Originally Published October 4, 2007
Hollywood smashed box office records with “Star Wars” and “Lord of the Rings.” J.K. Rowling’s wizard boy has done his magic on books. “Halo 3” has done the same to video games.
Hauling in the biggest video game release day in history, selling more than $170 million worth of copies, “Halo 3” concludes Microsoft’s beloved trilogy. Developed by Washington-based game company Bungie, Halo’s debut for the Xbox video game console in 2001 has morphed into a phenomenon that spawned endless nights of gaming frenzy among players.

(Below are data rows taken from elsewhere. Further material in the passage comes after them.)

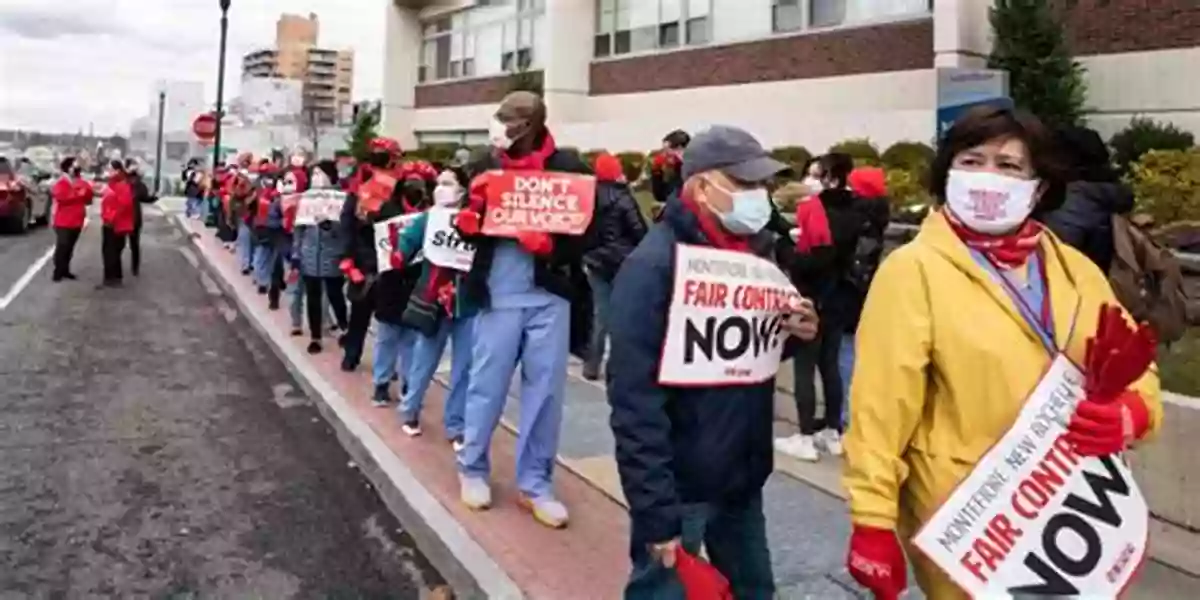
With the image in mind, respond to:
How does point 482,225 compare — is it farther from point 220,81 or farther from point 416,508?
point 220,81

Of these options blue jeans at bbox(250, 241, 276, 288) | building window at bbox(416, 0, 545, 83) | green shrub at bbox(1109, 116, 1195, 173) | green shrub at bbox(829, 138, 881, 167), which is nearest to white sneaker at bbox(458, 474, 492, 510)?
blue jeans at bbox(250, 241, 276, 288)

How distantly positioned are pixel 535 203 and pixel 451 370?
6.77 ft

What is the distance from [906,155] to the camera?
59.1ft

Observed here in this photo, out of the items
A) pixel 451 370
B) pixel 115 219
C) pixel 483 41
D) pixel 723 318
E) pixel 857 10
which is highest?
pixel 483 41

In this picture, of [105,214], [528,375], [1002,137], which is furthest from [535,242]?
[105,214]

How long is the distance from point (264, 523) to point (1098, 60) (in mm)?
17004

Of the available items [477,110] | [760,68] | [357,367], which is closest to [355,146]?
[477,110]

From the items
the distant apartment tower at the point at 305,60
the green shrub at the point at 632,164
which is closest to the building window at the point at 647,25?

Players assume the role of Master Chief, a cybernetic-enhanced super soldier who is the last of its kind. You may call him the John Rambo of the gaming culture, as Master Chief barges through an almost infinite number of religious alien adversaries called The Covenant. They plan to use the ancient weaponry, halo, to annihilate mankind’s existence. After the two previous games, the final battle is set on earth in “Halo 3,” where Master Chief insists he would finish the fight.
Halo is known for its chaotic and frenzy filled battles, and the third game intensifies them further. Whether players shoot down enemy vehicles with a rocket launcher or plows through them on a tank, the battles in “Halo 3” always sum up to epic proportions. And thanks to the graphical prowess of Microsoft’s Xbox 360 game console, blowing things up never looked so damn good.
Halo 3’s graphics are impressively detailed, especially on the game’s environments. Players shoot through lush forests, enigmatic alien spacecrafts and ruins of modern buildings. However, players should not be oblivious to the character models as well, as they are as detailed as the environments they walk into.
But the game’s level design is its weakest aspect. The previous Halo games have also been plagued with this dilemma and it’s surprising that Bungie didn’t really take aim in fixing it. Some of the objectives in the game get monotonous, as they require you to backtrack through already discovered territories. Thankfully, the enemies in Halo aren’t as cumbersome as the level design due to their unmatched artificial intelligence. They could be as smart as the player, as they provide cover fire and even sacrifice themselves to save one another.
The game’s single player campaign may be short, but the 8-10 hours of frantic fire fights will undoubtedly satisfy any player. But the real action starts in the game’s multi-player mode. Halo 3 supports up to 16 players online, via Microsoft’s Xbox Live online gaming service, where gamers from around the world can join in different game modes and continue the mayhem. With the game’s new arsenal of weaponry, vehicles and maps, “Halo 3” is simply a gift that keeps on giving.
The game also features a new Forge Map editor that allows players to modify certain features of maps such as weapon availability and others. Players could take their creation and share it with their friends or other players online. Also, “Halo 3” features the Film Save feature that allows players to record their matches online or even in the single player campaign for viewing. So if players need any valid proof of their online gaming conquest, this is the ultimate gift for them. But to the others who contributed to their online gaming conquest, go ahead and hide?hide in shame.
The Halo series has not only become a monument in video games but to entertainment as well. “Halo 3” wraps up one of gaming’s beloved trilogies in a satisfying way. Hail to the Chief.